TASK DIRECTIONS: Your output should be exactly the lines from the one containing "nagarhole-national-park_coorg-tourist-places" through the final line of the following data, please, with no pictures.
- Opening Delimiter -
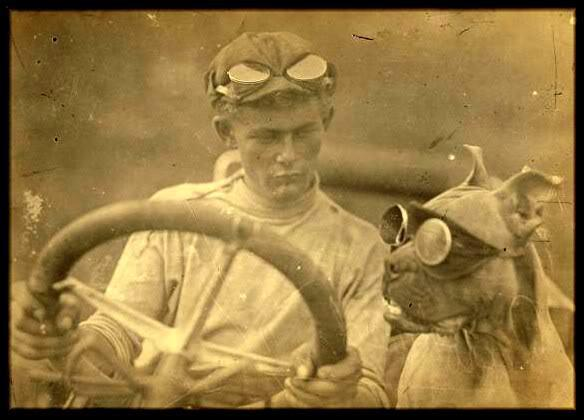 1903_Horatio_Nelson_Jackson_and_Sewall_K_Crocker_first_drive_automobile_acrossUS_in_Idaho_they_obtained_dog_Pit_Bull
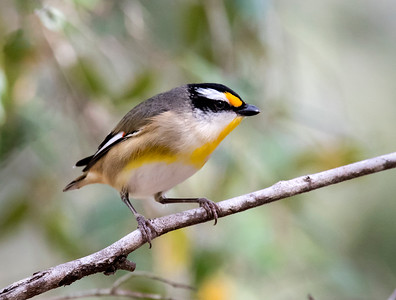 Striated Pardalote - 3587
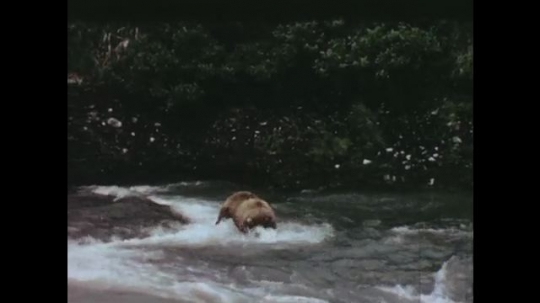UNITED STATES: 1960s: Bear walks in stream. Bear catches salmon. Reservoir with fishways and ladders. Salmon swim upstream.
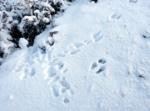 Snow Tracks, Rabbit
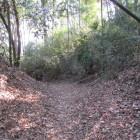 神社裏手にある堀底道は先程の道につながってます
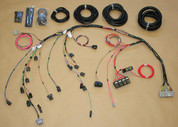 Stand Alone Fuel Injection Harness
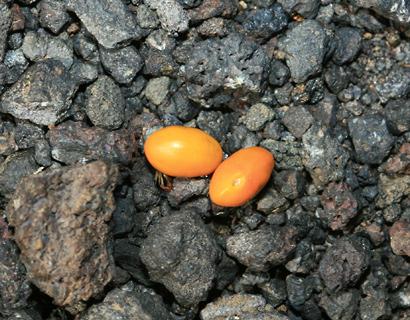 Sophora chrysophylla - Mamane, Mamani (seeds)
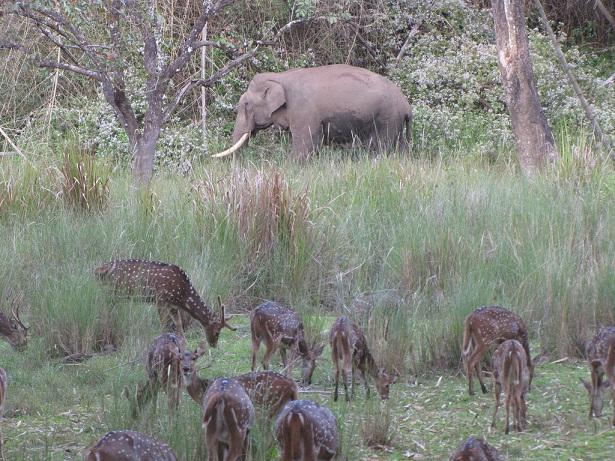 nagarhole-national-park_coorg-tourist-places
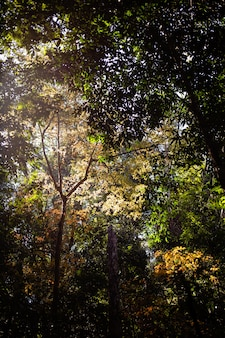 赤いカエデの葉。 phu kradueng loeiタイにて。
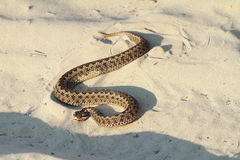 Moldavian meadow viper on sand Royalty Free Stock Image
- Closing Delimiter -
REPLY TO THE EXERCISE:
 nagarhole-national-park_coorg-tourist-places
 赤いカエデの葉。 phu kradueng loeiタイにて。
 Moldavian meadow viper on sand Royalty Free Stock Image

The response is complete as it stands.